National Institute of Technology Rourkela

राष्ट्रीय प्रौद्योगिकी संस्थान राउरकेला

ଜାତୀୟ ପ୍ରଯୁକ୍ତି ପ୍ରତିଷ୍ଠାନ ରାଉରକେଲା

An Institute of National Importance

Seminar Details

Seminar Title:
Unmanned Aerial Vehicle Direction Control using Electroencephalography
Seminar Type:
Registration Seminar
Department:
Computer Science and Engineering
Speaker Name:
Sima Das ( Rollno : 522cs3006)
Speaker Type:
Student
Venue:
Computer Science Conference Room CS323
Date and Time:
03 Oct 2024 15:30
Contact:
Prof. Sambit Bakshi
Abstract:

In recent years, there has been a significant increase in the demand for more intuitive and accessible control systems for Unmanned Aerial Vehicles (UAVs). Traditionally, UAVs have been operated using manual control devices or pre-programmed routes using onboard computers.

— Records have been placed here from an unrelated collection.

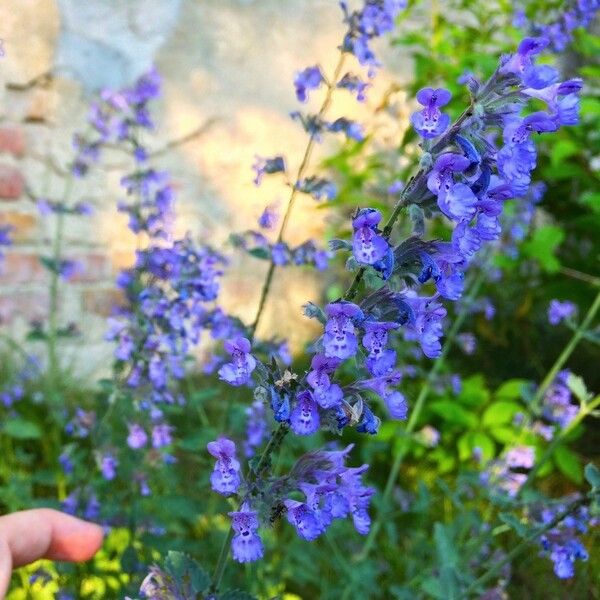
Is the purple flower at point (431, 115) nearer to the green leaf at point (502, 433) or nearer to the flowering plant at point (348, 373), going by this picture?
the flowering plant at point (348, 373)

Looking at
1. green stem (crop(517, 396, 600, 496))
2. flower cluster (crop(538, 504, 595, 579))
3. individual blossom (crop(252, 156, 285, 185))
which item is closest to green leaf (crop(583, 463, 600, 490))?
flower cluster (crop(538, 504, 595, 579))

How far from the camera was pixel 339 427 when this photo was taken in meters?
0.85

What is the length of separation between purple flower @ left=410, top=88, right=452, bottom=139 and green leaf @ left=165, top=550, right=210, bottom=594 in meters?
0.59

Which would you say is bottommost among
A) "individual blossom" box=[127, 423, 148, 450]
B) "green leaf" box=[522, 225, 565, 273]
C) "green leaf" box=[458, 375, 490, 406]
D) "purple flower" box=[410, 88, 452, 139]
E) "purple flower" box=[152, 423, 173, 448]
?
"green leaf" box=[458, 375, 490, 406]

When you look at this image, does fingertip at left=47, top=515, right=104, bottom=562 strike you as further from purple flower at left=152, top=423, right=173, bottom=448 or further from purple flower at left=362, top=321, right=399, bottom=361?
purple flower at left=152, top=423, right=173, bottom=448

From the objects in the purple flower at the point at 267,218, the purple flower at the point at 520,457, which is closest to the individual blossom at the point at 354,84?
the purple flower at the point at 267,218

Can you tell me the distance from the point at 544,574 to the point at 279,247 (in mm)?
1517

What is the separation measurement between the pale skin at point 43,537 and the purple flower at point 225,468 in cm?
22

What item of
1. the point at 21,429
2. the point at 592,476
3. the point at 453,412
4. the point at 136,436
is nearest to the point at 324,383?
the point at 592,476

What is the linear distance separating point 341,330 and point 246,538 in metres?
0.26

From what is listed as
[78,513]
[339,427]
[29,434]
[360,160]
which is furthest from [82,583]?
[360,160]

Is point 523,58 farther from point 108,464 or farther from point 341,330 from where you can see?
point 108,464

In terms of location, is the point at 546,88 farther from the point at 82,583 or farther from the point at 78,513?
the point at 82,583

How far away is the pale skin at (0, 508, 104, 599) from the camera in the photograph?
0.90m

This research aims to explore the integration of UAVs with Electroencephalography (EEG) technology, which would enable individuals with good cognitive and neuropsychological skills to control UAVs. The motivation behind this research is to develop smarter and more intuitive control systems, allowing UAVs to be controlled through brainwave activity, thus overcoming the limitations of manual controls. EEG presents a novel solution by capturing the brain&rsquos electrical impulses and translating them into UAV control commands. The study focuses on computing pairwise distances between EEG channels O1, O2, C3, and C4 across six directional dimensions (B-backward, F-forward, U-upward, D-downward, L-left, R-right). It identifies and ranks the maximum and minimum distances between channel pairs for each direction to optimize channel selection. A directional distance framework is proposed to enhance EEG signal acquisition and improve UAV control precision. This research addresses the limitations of traditional UAV control methods, which lack hands-free, real-time adaptability, by integrating EEG-based brainwave control to improve accessibility and responsiveness. This innovative hands-free approach is especially beneficial for individuals with disabilities or in environments that demand multitasking. The brain-computer interface has real-world applications in fields such as agriculture, defense, urban planning, environmental monitoring, and healthcare, providing a more efficient and adaptive solution for UAV remote sensing.